## Exercise brief
A precise copy of the data is required, with every picture left out.

## Records for the exercise
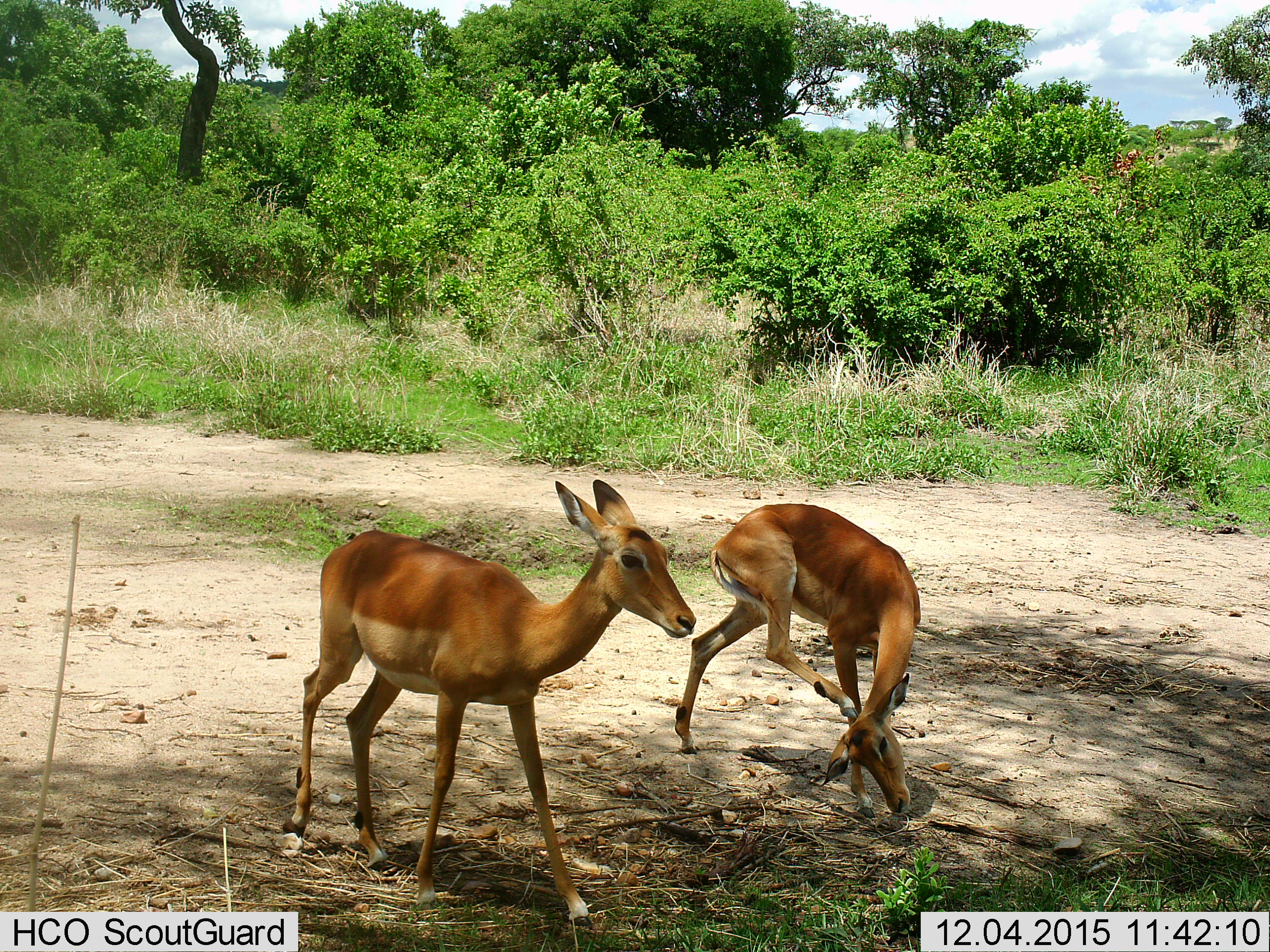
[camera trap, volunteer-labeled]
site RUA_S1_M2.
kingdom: Animalia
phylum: Chordata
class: Mammalia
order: Artiodactyla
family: Bovidae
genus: Aepyceros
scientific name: Aepyceros melampus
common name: impala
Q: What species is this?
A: Impala (Aepyceros melampus).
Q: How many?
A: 2.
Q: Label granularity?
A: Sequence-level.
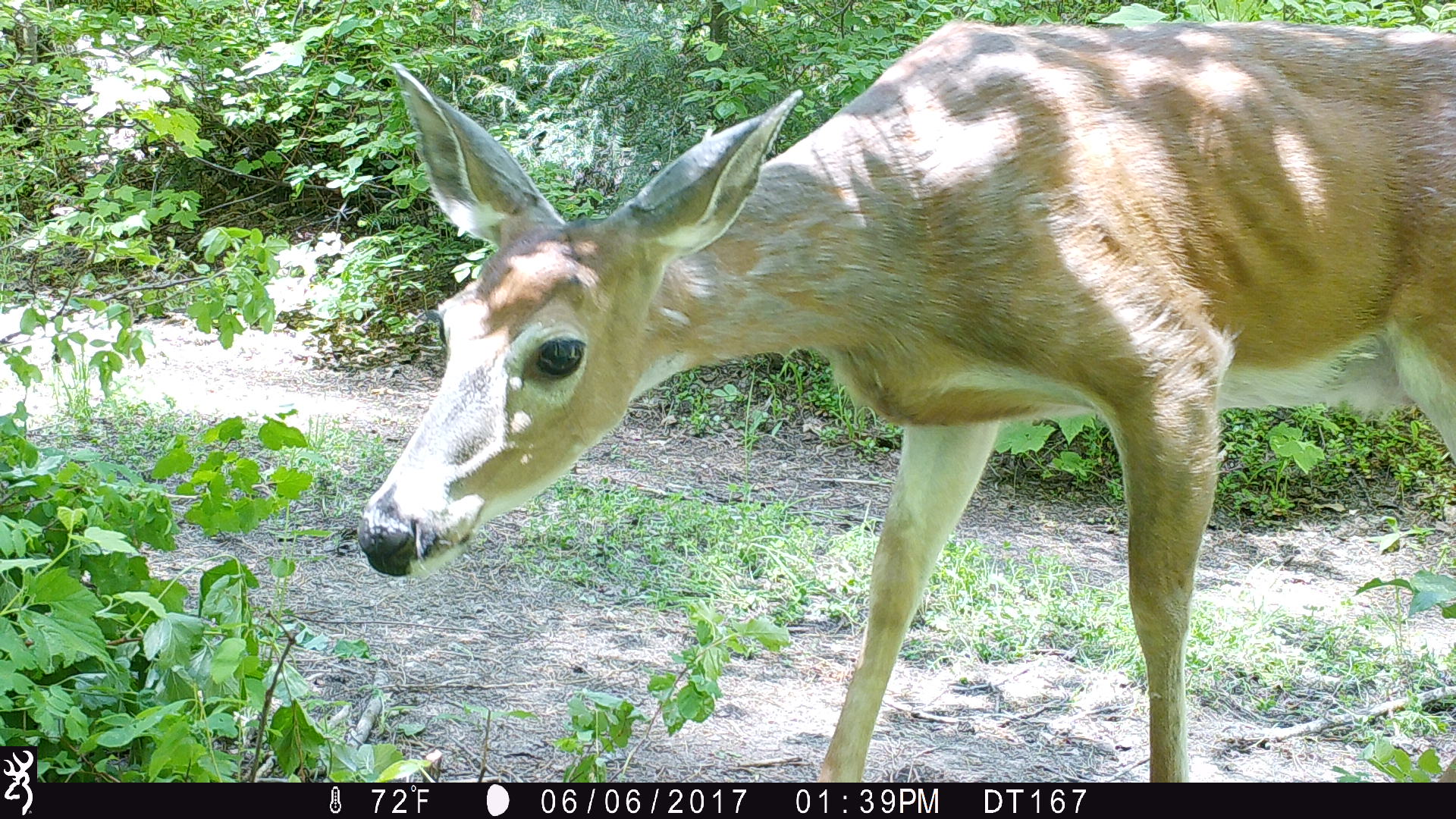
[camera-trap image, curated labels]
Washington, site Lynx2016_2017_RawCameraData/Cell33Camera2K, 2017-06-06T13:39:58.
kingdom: Animalia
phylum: Chordata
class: Mammalia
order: Artiodactyla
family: Cervidae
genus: Odocoileus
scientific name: Odocoileus virginianus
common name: white-tailed deer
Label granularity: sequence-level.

## Answer area
[camera trap, volunteer-labeled]
site RUA_S1_M2.
kingdom: Animalia
phylum: Chordata
class: Mammalia
order: Artiodactyla
family: Bovidae
genus: Aepyceros
scientific name: Aepyceros melampus
common name: impala
Q: What species is this?
A: Impala (Aepyceros melampus).
Q: How many?
A: 2.
Q: Label granularity?
A: Sequence-level.
[camera-trap image, curated labels]
Washington, site Lynx2016_2017_RawCameraData/Cell33Camera2K, 2017-06-06T13:39:58.
kingdom: Animalia
phylum: Chordata
class: Mammalia
order: Artiodactyla
family: Cervidae
genus: Odocoileus
scientific name: Odocoileus virginianus
common name: white-tailed deer
Label granularity: sequence-level.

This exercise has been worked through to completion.